There are many. Lack of cultural humility shows up in subtle and overt ways like providers never mentioning breastfeeding during pregnancy, not providing resources or support channels to new families, or lack of respectful communications or not engaging in ways that foster safeness for birthing people. These are all common occurrences for Black birthing people, and every one of them translates to poor care and impacts the nursing journey negatively.
Why is it imperative to have systems of support in place for Black feeding parents and new families?
Systems of support provide multiple channels of resources for families. They create multi-layered and intentional support focused on whatever the greatest needs of the family are at once. None of us operates in silos, and that’s especially true for birthing people. We need community and systems of support in place to have the births and nursing experiences that we deserve.
What is The Melanated Mammary Atlas, and how do you intend for it to help improve medical care and support for POC?
The Melanated Mammary Atlas™ is a mobile-friendly web application that features a searchable directory of images of various breast-related conditions on brown skin. The tool allows for viewing of the single largest collection of such images for diagnostics, assessment, and education purposes. Through use of the tool, practitioners can become more familiar with the myriad ways that conditions present on POC, and thereby become better equipped to support them/us in the moment of care. The image diversity gaps in all areas of healthcare are literally killing POC by contributing to medical negligence. Providers must be proactive about educating themselves about POC and the different landscapes upon which conditions occur when it comes to darker skin. The Atlas is one fantastic resource to help breast/chest care providers do just that.
You are launching The Melanated Mammary Atlas during Black Breastfeeding Week. Why did you choose to launch it at this time?
BBW 2021 was chosen intentionally because it is a time to honor and reflect on the Black breastfeeding journey, and the storied history of Black breastfeeding in this country, while also looking ahead to better days. By launching the first tool of its type during BBW, we intended to make our mark on history while sparking a new path towards the future during a week that does exactly that.
For Black Breastfeeding Week, while we acknowledge the unique challenges in place for Black feeding parents, we also want to uplift positive stories. In your work, I know you have seen so, so many beautiful feeding experiences, but is there one in particular that really stuck with you above all the rest as a real triumph?

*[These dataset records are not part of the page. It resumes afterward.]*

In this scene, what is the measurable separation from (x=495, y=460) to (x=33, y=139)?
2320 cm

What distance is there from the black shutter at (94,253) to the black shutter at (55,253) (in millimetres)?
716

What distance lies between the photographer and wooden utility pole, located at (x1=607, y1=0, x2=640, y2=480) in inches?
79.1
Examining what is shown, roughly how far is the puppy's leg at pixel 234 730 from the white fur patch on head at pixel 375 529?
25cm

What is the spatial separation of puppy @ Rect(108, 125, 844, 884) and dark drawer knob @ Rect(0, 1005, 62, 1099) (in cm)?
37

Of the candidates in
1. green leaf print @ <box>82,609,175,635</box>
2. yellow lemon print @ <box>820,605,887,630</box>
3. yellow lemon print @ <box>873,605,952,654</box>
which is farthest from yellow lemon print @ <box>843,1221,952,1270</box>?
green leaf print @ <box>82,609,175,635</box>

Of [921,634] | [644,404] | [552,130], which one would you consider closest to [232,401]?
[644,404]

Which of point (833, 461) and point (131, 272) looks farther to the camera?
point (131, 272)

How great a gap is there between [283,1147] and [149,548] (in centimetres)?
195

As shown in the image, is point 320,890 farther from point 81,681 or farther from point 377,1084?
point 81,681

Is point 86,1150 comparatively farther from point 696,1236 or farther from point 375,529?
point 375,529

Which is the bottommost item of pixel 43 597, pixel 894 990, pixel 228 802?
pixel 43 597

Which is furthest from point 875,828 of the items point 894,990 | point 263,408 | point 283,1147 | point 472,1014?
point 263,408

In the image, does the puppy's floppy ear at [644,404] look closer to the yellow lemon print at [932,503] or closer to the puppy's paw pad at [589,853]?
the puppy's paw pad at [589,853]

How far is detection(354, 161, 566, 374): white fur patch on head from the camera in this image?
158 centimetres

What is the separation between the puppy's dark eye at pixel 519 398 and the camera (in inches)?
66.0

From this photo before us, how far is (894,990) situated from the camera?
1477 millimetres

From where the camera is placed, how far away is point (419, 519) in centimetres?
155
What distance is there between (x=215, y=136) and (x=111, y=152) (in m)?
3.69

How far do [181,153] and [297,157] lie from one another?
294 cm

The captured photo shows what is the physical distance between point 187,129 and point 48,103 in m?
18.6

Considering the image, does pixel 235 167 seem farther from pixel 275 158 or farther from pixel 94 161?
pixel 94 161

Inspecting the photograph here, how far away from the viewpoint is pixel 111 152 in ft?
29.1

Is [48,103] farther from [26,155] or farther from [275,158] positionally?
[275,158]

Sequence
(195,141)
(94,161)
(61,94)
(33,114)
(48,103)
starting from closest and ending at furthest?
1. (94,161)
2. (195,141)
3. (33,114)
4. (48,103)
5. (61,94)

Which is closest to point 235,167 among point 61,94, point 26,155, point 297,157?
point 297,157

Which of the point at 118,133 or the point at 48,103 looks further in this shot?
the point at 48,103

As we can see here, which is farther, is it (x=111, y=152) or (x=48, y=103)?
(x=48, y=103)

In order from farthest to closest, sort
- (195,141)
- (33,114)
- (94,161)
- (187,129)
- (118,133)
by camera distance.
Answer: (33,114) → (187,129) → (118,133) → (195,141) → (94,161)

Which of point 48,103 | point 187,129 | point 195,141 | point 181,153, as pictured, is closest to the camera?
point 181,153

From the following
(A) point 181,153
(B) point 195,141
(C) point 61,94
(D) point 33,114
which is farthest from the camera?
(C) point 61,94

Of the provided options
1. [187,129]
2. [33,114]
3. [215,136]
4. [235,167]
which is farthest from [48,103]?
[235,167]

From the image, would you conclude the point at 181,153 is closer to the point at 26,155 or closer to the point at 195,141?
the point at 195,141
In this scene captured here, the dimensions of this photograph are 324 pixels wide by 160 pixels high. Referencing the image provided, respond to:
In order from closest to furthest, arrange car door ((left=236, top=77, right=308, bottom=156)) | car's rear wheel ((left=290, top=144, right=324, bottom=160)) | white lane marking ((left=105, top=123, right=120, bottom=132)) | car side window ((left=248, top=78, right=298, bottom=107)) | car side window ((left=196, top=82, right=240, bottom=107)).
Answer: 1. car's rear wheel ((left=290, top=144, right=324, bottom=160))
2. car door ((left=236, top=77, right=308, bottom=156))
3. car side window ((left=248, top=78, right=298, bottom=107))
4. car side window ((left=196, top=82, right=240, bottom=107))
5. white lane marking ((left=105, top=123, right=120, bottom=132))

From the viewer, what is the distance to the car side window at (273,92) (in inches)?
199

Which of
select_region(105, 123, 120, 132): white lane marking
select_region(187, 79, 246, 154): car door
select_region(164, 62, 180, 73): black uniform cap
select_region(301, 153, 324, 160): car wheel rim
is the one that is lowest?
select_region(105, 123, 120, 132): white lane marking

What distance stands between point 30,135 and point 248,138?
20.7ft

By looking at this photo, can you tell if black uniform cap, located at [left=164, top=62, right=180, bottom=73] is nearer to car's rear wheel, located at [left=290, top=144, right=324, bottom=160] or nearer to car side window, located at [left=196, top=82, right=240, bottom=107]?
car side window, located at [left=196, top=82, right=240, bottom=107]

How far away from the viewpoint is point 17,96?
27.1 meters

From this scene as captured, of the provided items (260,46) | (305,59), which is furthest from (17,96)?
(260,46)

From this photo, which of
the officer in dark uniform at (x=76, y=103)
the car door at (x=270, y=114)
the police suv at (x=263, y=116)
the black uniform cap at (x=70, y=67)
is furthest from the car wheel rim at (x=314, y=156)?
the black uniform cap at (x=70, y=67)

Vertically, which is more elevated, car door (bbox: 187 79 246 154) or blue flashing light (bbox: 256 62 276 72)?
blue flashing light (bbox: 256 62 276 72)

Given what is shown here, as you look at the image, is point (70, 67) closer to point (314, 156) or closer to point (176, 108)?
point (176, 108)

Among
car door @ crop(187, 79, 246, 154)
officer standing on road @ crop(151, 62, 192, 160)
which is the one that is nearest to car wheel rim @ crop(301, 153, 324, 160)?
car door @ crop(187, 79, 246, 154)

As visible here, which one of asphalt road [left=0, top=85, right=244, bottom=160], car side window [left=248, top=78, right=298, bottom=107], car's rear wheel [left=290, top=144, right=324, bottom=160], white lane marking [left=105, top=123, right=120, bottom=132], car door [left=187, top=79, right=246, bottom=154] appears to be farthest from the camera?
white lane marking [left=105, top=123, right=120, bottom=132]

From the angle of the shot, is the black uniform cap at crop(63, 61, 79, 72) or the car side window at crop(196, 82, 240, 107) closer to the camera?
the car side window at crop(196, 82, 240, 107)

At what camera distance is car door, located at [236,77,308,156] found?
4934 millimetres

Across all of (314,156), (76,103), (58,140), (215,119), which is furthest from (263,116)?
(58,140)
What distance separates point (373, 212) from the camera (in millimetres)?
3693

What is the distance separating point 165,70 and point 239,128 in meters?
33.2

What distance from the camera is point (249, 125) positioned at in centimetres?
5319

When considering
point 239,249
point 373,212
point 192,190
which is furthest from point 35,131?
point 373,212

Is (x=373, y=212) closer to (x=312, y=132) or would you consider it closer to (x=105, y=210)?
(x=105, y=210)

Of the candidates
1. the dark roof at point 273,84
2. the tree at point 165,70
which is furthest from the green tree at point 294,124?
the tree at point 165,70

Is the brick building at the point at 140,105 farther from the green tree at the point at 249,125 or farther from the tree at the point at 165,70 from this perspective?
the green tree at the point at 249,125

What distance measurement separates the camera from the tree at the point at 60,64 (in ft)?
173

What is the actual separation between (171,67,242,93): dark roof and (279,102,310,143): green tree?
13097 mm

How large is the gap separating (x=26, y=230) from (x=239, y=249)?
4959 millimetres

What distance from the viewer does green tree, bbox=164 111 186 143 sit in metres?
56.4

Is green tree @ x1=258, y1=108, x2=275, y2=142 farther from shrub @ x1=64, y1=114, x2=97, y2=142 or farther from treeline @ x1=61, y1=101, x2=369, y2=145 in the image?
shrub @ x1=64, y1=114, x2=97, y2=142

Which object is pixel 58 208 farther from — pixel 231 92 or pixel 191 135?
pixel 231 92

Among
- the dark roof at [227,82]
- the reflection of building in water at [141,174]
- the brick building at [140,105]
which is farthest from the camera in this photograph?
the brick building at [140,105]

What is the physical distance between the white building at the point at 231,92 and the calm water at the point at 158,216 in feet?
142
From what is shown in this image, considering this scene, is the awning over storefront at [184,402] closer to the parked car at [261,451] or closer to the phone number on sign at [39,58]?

You’re right. I have seen so many beautiful illustrations of nursing “success” for families. Success looks different for each but is beautiful to behold nonetheless. I would say the ones that resonate with me most are those cases where families trusted me to support them after they’d been harmed by institutions and providers. I don’t take it lightly that they allowed me to share part of their journey and witness their healing at the same time. I also will always hold dear the families I served in support groups in my early days. They really helped to mold me into the fierce advocate that I am today.
What is your biggest hope for the future of Black breastfeeding?
I have nothing but hope for the future of Black breastfeeding. I see revolution. I see expansion. I see the normalizing of brown breasts and nipples. The future is bright!
Nekisha Killings MPH IBCLC is an international board certified lactation consultant and perinatal equity strategist specializing in *Aha! Moments* that lead to intentional shifts in care approach. Her BreastSide Manner™️ program trains organizations on culturally humble and respectful communication in lactation support. She recently operationalized her movement to normalize brown breasts™️ by creating The Melanated Mammary Atlas – a resource for lactation professionals showing breast conditions exclusively on brown skin to address image gaps in medical education.